Parliamentary inquiry

Tougher vilification laws urged

'We know that unless antisemitism is specifically identified … students do not automatically see having a go at Jews as being racist'.

A Nazi flag flying in the Victorian town of Beulah earlier this year sparked
renewed calls for a swastika ban.
A Nazi flag flying in the Victorian town of Beulah earlier this year sparked renewed calls for a swastika ban.

JEWISH organisations have told a Victorian Parliamentary inquiry into anti-vilification protections that stronger legislation is needed.

Appearing online before the legal and social issues committee of the Legislative Assembly, Executive Council of Australian Jewry (ECAJ) co-CEO Peter Wertheim called for Victoria’s Racial and Religious Tolerance Act to be beefed up to WA standards.

He said civil prohibitions in the Victorian legislation should emulate WA law, focusing on the effect of vilification on its targets rather than on third parties as it presently does, which requires proof of incitement. And he called for the broadening of the act to address victims of all forms of discrimination.

Wertheim called for “restorative” measures and an apology process. “Often the apology means far more to the victim than any financial compensation.” 

Jewish Community Council of Victoria president Jennifer Huppert told the inquiry, “While there has been a significant increase in [antisemitic] incidents between 2013 and 2019, in the last 12 months there was not a significant increase … but there was an increase in the severity of those incidents.”

She said Victoria’s civil legislation needs to be upgraded to testing for harm to the target. Criminal sanctions need to be incorporated in the Crimes Act to “lend strength to Victoria Police”.
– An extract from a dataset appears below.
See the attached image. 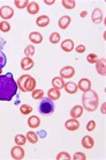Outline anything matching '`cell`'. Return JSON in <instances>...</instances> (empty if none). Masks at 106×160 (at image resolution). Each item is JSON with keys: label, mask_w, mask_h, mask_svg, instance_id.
<instances>
[{"label": "cell", "mask_w": 106, "mask_h": 160, "mask_svg": "<svg viewBox=\"0 0 106 160\" xmlns=\"http://www.w3.org/2000/svg\"><path fill=\"white\" fill-rule=\"evenodd\" d=\"M44 2H45L46 5H48V6H51V5L54 4V0H45Z\"/></svg>", "instance_id": "60d3db41"}, {"label": "cell", "mask_w": 106, "mask_h": 160, "mask_svg": "<svg viewBox=\"0 0 106 160\" xmlns=\"http://www.w3.org/2000/svg\"><path fill=\"white\" fill-rule=\"evenodd\" d=\"M75 51L77 52V53H83V52H85V47L83 44H80V45H77L75 48Z\"/></svg>", "instance_id": "74e56055"}, {"label": "cell", "mask_w": 106, "mask_h": 160, "mask_svg": "<svg viewBox=\"0 0 106 160\" xmlns=\"http://www.w3.org/2000/svg\"><path fill=\"white\" fill-rule=\"evenodd\" d=\"M28 0H15L14 1V5H15L17 8H20V9H22V8H27L28 6Z\"/></svg>", "instance_id": "1f68e13d"}, {"label": "cell", "mask_w": 106, "mask_h": 160, "mask_svg": "<svg viewBox=\"0 0 106 160\" xmlns=\"http://www.w3.org/2000/svg\"><path fill=\"white\" fill-rule=\"evenodd\" d=\"M86 14H88V12H86V11H82V12H81V14H80V15H81V18H85Z\"/></svg>", "instance_id": "b9f144b4"}, {"label": "cell", "mask_w": 106, "mask_h": 160, "mask_svg": "<svg viewBox=\"0 0 106 160\" xmlns=\"http://www.w3.org/2000/svg\"><path fill=\"white\" fill-rule=\"evenodd\" d=\"M5 44H6V41H5L2 37L0 36V51H2V49H4Z\"/></svg>", "instance_id": "f35d334b"}, {"label": "cell", "mask_w": 106, "mask_h": 160, "mask_svg": "<svg viewBox=\"0 0 106 160\" xmlns=\"http://www.w3.org/2000/svg\"><path fill=\"white\" fill-rule=\"evenodd\" d=\"M1 72H2V71H1V70H0V74H1Z\"/></svg>", "instance_id": "7bdbcfd3"}, {"label": "cell", "mask_w": 106, "mask_h": 160, "mask_svg": "<svg viewBox=\"0 0 106 160\" xmlns=\"http://www.w3.org/2000/svg\"><path fill=\"white\" fill-rule=\"evenodd\" d=\"M25 137H27L28 142H29V143H31V144H36V143L38 142V139H39L38 135L34 131H29L27 135H25Z\"/></svg>", "instance_id": "cb8c5ba5"}, {"label": "cell", "mask_w": 106, "mask_h": 160, "mask_svg": "<svg viewBox=\"0 0 106 160\" xmlns=\"http://www.w3.org/2000/svg\"><path fill=\"white\" fill-rule=\"evenodd\" d=\"M32 112V108L29 106V104H21L20 107V112L22 114V115H29L30 112Z\"/></svg>", "instance_id": "f546056e"}, {"label": "cell", "mask_w": 106, "mask_h": 160, "mask_svg": "<svg viewBox=\"0 0 106 160\" xmlns=\"http://www.w3.org/2000/svg\"><path fill=\"white\" fill-rule=\"evenodd\" d=\"M28 125L31 129H37L40 125V118L37 117L36 115H32L28 118Z\"/></svg>", "instance_id": "7402d4cb"}, {"label": "cell", "mask_w": 106, "mask_h": 160, "mask_svg": "<svg viewBox=\"0 0 106 160\" xmlns=\"http://www.w3.org/2000/svg\"><path fill=\"white\" fill-rule=\"evenodd\" d=\"M96 70L100 76H106V60L105 58L98 59L96 62Z\"/></svg>", "instance_id": "8fae6325"}, {"label": "cell", "mask_w": 106, "mask_h": 160, "mask_svg": "<svg viewBox=\"0 0 106 160\" xmlns=\"http://www.w3.org/2000/svg\"><path fill=\"white\" fill-rule=\"evenodd\" d=\"M60 34L59 32H52L51 35H50V37H48V40H50V42H51L52 44H57V43H59L60 42Z\"/></svg>", "instance_id": "f1b7e54d"}, {"label": "cell", "mask_w": 106, "mask_h": 160, "mask_svg": "<svg viewBox=\"0 0 106 160\" xmlns=\"http://www.w3.org/2000/svg\"><path fill=\"white\" fill-rule=\"evenodd\" d=\"M71 157L68 152H59L57 156V160H71Z\"/></svg>", "instance_id": "d6a6232c"}, {"label": "cell", "mask_w": 106, "mask_h": 160, "mask_svg": "<svg viewBox=\"0 0 106 160\" xmlns=\"http://www.w3.org/2000/svg\"><path fill=\"white\" fill-rule=\"evenodd\" d=\"M75 68L71 65H67L65 68H62L60 70V77L62 79H71L75 76Z\"/></svg>", "instance_id": "8992f818"}, {"label": "cell", "mask_w": 106, "mask_h": 160, "mask_svg": "<svg viewBox=\"0 0 106 160\" xmlns=\"http://www.w3.org/2000/svg\"><path fill=\"white\" fill-rule=\"evenodd\" d=\"M39 112L44 115H47V114H51V112H54V103H53V100L51 99H42L39 103Z\"/></svg>", "instance_id": "277c9868"}, {"label": "cell", "mask_w": 106, "mask_h": 160, "mask_svg": "<svg viewBox=\"0 0 106 160\" xmlns=\"http://www.w3.org/2000/svg\"><path fill=\"white\" fill-rule=\"evenodd\" d=\"M91 86H92V84H91L90 79H88V78H82V79H80L79 84H77V87H79V89H80V91H82L83 93L90 91Z\"/></svg>", "instance_id": "ba28073f"}, {"label": "cell", "mask_w": 106, "mask_h": 160, "mask_svg": "<svg viewBox=\"0 0 106 160\" xmlns=\"http://www.w3.org/2000/svg\"><path fill=\"white\" fill-rule=\"evenodd\" d=\"M63 88H65V91H66L68 94H75V93H77V91H79L77 84H75V82H73V81L66 82L65 86H63Z\"/></svg>", "instance_id": "d6986e66"}, {"label": "cell", "mask_w": 106, "mask_h": 160, "mask_svg": "<svg viewBox=\"0 0 106 160\" xmlns=\"http://www.w3.org/2000/svg\"><path fill=\"white\" fill-rule=\"evenodd\" d=\"M14 142H15L16 145L22 146V145H24L27 143V137L24 136V135H16L15 138H14Z\"/></svg>", "instance_id": "484cf974"}, {"label": "cell", "mask_w": 106, "mask_h": 160, "mask_svg": "<svg viewBox=\"0 0 106 160\" xmlns=\"http://www.w3.org/2000/svg\"><path fill=\"white\" fill-rule=\"evenodd\" d=\"M65 80L61 78V77H54L53 79H52V86L53 88L55 89H62L63 86H65Z\"/></svg>", "instance_id": "603a6c76"}, {"label": "cell", "mask_w": 106, "mask_h": 160, "mask_svg": "<svg viewBox=\"0 0 106 160\" xmlns=\"http://www.w3.org/2000/svg\"><path fill=\"white\" fill-rule=\"evenodd\" d=\"M105 107H106V103H103V104H102V108H100V110H102V114H103V115H105V114H106Z\"/></svg>", "instance_id": "ab89813d"}, {"label": "cell", "mask_w": 106, "mask_h": 160, "mask_svg": "<svg viewBox=\"0 0 106 160\" xmlns=\"http://www.w3.org/2000/svg\"><path fill=\"white\" fill-rule=\"evenodd\" d=\"M29 41L34 44H40L43 42V35L38 32H31L29 34Z\"/></svg>", "instance_id": "5bb4252c"}, {"label": "cell", "mask_w": 106, "mask_h": 160, "mask_svg": "<svg viewBox=\"0 0 106 160\" xmlns=\"http://www.w3.org/2000/svg\"><path fill=\"white\" fill-rule=\"evenodd\" d=\"M36 24L40 27V28H45L50 24V16L48 15H40L37 18L36 20Z\"/></svg>", "instance_id": "9a60e30c"}, {"label": "cell", "mask_w": 106, "mask_h": 160, "mask_svg": "<svg viewBox=\"0 0 106 160\" xmlns=\"http://www.w3.org/2000/svg\"><path fill=\"white\" fill-rule=\"evenodd\" d=\"M83 110H84L83 106H79V104H77V106H74V107L71 109V118H79V117L82 116Z\"/></svg>", "instance_id": "2e32d148"}, {"label": "cell", "mask_w": 106, "mask_h": 160, "mask_svg": "<svg viewBox=\"0 0 106 160\" xmlns=\"http://www.w3.org/2000/svg\"><path fill=\"white\" fill-rule=\"evenodd\" d=\"M27 12L30 15H36L37 13L39 12V5H38V2H36V1L29 2L27 6Z\"/></svg>", "instance_id": "e0dca14e"}, {"label": "cell", "mask_w": 106, "mask_h": 160, "mask_svg": "<svg viewBox=\"0 0 106 160\" xmlns=\"http://www.w3.org/2000/svg\"><path fill=\"white\" fill-rule=\"evenodd\" d=\"M6 56H5V53L2 51H0V70H2L5 68V65H6Z\"/></svg>", "instance_id": "e575fe53"}, {"label": "cell", "mask_w": 106, "mask_h": 160, "mask_svg": "<svg viewBox=\"0 0 106 160\" xmlns=\"http://www.w3.org/2000/svg\"><path fill=\"white\" fill-rule=\"evenodd\" d=\"M62 6L66 9H74L76 7V2H75V0H62Z\"/></svg>", "instance_id": "4316f807"}, {"label": "cell", "mask_w": 106, "mask_h": 160, "mask_svg": "<svg viewBox=\"0 0 106 160\" xmlns=\"http://www.w3.org/2000/svg\"><path fill=\"white\" fill-rule=\"evenodd\" d=\"M17 87L21 92L27 93V92H32L34 89H36V80L34 77L29 76V74H23L17 80Z\"/></svg>", "instance_id": "3957f363"}, {"label": "cell", "mask_w": 106, "mask_h": 160, "mask_svg": "<svg viewBox=\"0 0 106 160\" xmlns=\"http://www.w3.org/2000/svg\"><path fill=\"white\" fill-rule=\"evenodd\" d=\"M65 128L68 131H76L80 128V122L77 121V118H71V120L66 121L65 123Z\"/></svg>", "instance_id": "9c48e42d"}, {"label": "cell", "mask_w": 106, "mask_h": 160, "mask_svg": "<svg viewBox=\"0 0 106 160\" xmlns=\"http://www.w3.org/2000/svg\"><path fill=\"white\" fill-rule=\"evenodd\" d=\"M24 55H25V57H29V58H31L34 55H35V47L34 45H28V47H25V49H24Z\"/></svg>", "instance_id": "83f0119b"}, {"label": "cell", "mask_w": 106, "mask_h": 160, "mask_svg": "<svg viewBox=\"0 0 106 160\" xmlns=\"http://www.w3.org/2000/svg\"><path fill=\"white\" fill-rule=\"evenodd\" d=\"M61 49H62L65 52H71L74 50V41L68 38V40H65L61 43Z\"/></svg>", "instance_id": "ffe728a7"}, {"label": "cell", "mask_w": 106, "mask_h": 160, "mask_svg": "<svg viewBox=\"0 0 106 160\" xmlns=\"http://www.w3.org/2000/svg\"><path fill=\"white\" fill-rule=\"evenodd\" d=\"M82 103H83V108L88 110V112H94L96 109L98 108L99 104V98L98 94L90 89L88 92L83 93L82 96Z\"/></svg>", "instance_id": "7a4b0ae2"}, {"label": "cell", "mask_w": 106, "mask_h": 160, "mask_svg": "<svg viewBox=\"0 0 106 160\" xmlns=\"http://www.w3.org/2000/svg\"><path fill=\"white\" fill-rule=\"evenodd\" d=\"M17 82L12 73L0 74V101H11L17 93Z\"/></svg>", "instance_id": "6da1fadb"}, {"label": "cell", "mask_w": 106, "mask_h": 160, "mask_svg": "<svg viewBox=\"0 0 106 160\" xmlns=\"http://www.w3.org/2000/svg\"><path fill=\"white\" fill-rule=\"evenodd\" d=\"M13 15H14V9L12 7L6 6V5L2 6V7H0V18H2L5 21L12 19Z\"/></svg>", "instance_id": "52a82bcc"}, {"label": "cell", "mask_w": 106, "mask_h": 160, "mask_svg": "<svg viewBox=\"0 0 106 160\" xmlns=\"http://www.w3.org/2000/svg\"><path fill=\"white\" fill-rule=\"evenodd\" d=\"M11 30V24L7 21H0V32H8Z\"/></svg>", "instance_id": "4dcf8cb0"}, {"label": "cell", "mask_w": 106, "mask_h": 160, "mask_svg": "<svg viewBox=\"0 0 106 160\" xmlns=\"http://www.w3.org/2000/svg\"><path fill=\"white\" fill-rule=\"evenodd\" d=\"M44 91L43 89H34L31 92V96L34 100H42L44 98Z\"/></svg>", "instance_id": "d4e9b609"}, {"label": "cell", "mask_w": 106, "mask_h": 160, "mask_svg": "<svg viewBox=\"0 0 106 160\" xmlns=\"http://www.w3.org/2000/svg\"><path fill=\"white\" fill-rule=\"evenodd\" d=\"M60 96H61L60 89H55V88L52 87L47 91V98H48V99H51V100H53V101L59 100Z\"/></svg>", "instance_id": "44dd1931"}, {"label": "cell", "mask_w": 106, "mask_h": 160, "mask_svg": "<svg viewBox=\"0 0 106 160\" xmlns=\"http://www.w3.org/2000/svg\"><path fill=\"white\" fill-rule=\"evenodd\" d=\"M82 146L86 150H91L94 146V140L91 136H84L82 138Z\"/></svg>", "instance_id": "ac0fdd59"}, {"label": "cell", "mask_w": 106, "mask_h": 160, "mask_svg": "<svg viewBox=\"0 0 106 160\" xmlns=\"http://www.w3.org/2000/svg\"><path fill=\"white\" fill-rule=\"evenodd\" d=\"M98 60V56L96 53H89L86 56V62L90 63V64H96V62Z\"/></svg>", "instance_id": "836d02e7"}, {"label": "cell", "mask_w": 106, "mask_h": 160, "mask_svg": "<svg viewBox=\"0 0 106 160\" xmlns=\"http://www.w3.org/2000/svg\"><path fill=\"white\" fill-rule=\"evenodd\" d=\"M103 20H104V15H103L102 9L94 8V12H92V15H91V21L96 24H99V23H102Z\"/></svg>", "instance_id": "30bf717a"}, {"label": "cell", "mask_w": 106, "mask_h": 160, "mask_svg": "<svg viewBox=\"0 0 106 160\" xmlns=\"http://www.w3.org/2000/svg\"><path fill=\"white\" fill-rule=\"evenodd\" d=\"M34 60L31 58H29V57H24L23 59L21 60V68L23 70V71H29V70H31L34 68Z\"/></svg>", "instance_id": "4fadbf2b"}, {"label": "cell", "mask_w": 106, "mask_h": 160, "mask_svg": "<svg viewBox=\"0 0 106 160\" xmlns=\"http://www.w3.org/2000/svg\"><path fill=\"white\" fill-rule=\"evenodd\" d=\"M94 128H96V122L94 121H89L88 124H86V130L88 131H92V130H94Z\"/></svg>", "instance_id": "8d00e7d4"}, {"label": "cell", "mask_w": 106, "mask_h": 160, "mask_svg": "<svg viewBox=\"0 0 106 160\" xmlns=\"http://www.w3.org/2000/svg\"><path fill=\"white\" fill-rule=\"evenodd\" d=\"M24 154H25V152H24L23 148L20 145H16L11 150V156L14 160H22L24 158Z\"/></svg>", "instance_id": "5b68a950"}, {"label": "cell", "mask_w": 106, "mask_h": 160, "mask_svg": "<svg viewBox=\"0 0 106 160\" xmlns=\"http://www.w3.org/2000/svg\"><path fill=\"white\" fill-rule=\"evenodd\" d=\"M71 22V18L69 15H63L61 16L58 21V24H59L60 29H62V30H66L68 27H69V24Z\"/></svg>", "instance_id": "7c38bea8"}, {"label": "cell", "mask_w": 106, "mask_h": 160, "mask_svg": "<svg viewBox=\"0 0 106 160\" xmlns=\"http://www.w3.org/2000/svg\"><path fill=\"white\" fill-rule=\"evenodd\" d=\"M86 156L83 152H76L74 154V160H85Z\"/></svg>", "instance_id": "d590c367"}]
</instances>
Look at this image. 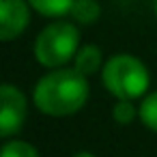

On a proposed swastika ban, for which Caulfield MP David Southwick, a member of the parliamentary committee, is campaigning, Huppert said it should be “part of a broader reform [of legislation banning symbols of hate], and I would have concerns that there would be a quick fix for a particular issue”.

Union for Progressive Judaism co-president David Knoll said NSW research shows education in public schools about the harm of racist behaviour is not enough to prevent antisemitism. 

“We know that unless antisemitism is specifically identified … students do not automatically see having a go at Jews as being racist.”

The inquiry, which heard from the mother of a Jewish boy forced to kiss the feet of a Muslim schoolmate, also heard from the mother of a five-year-old called “a worthless Jewish rodent” by another pupil. She said the school had not apologised, nor was there compensation for having to enrol her son in a Jewish school and miss part of his prep year. “As a mother, I was devastated by the effects.”

The inquiry also heard from historian and academic Professor Suzanne Rutland and ECAJ research director Julie Nathan on antisemitism in the community.

Stemming from Huppert’s meeting with Attorney-General Jill Hennessy last year, the inquiry received 19 submissions from Victorian communities.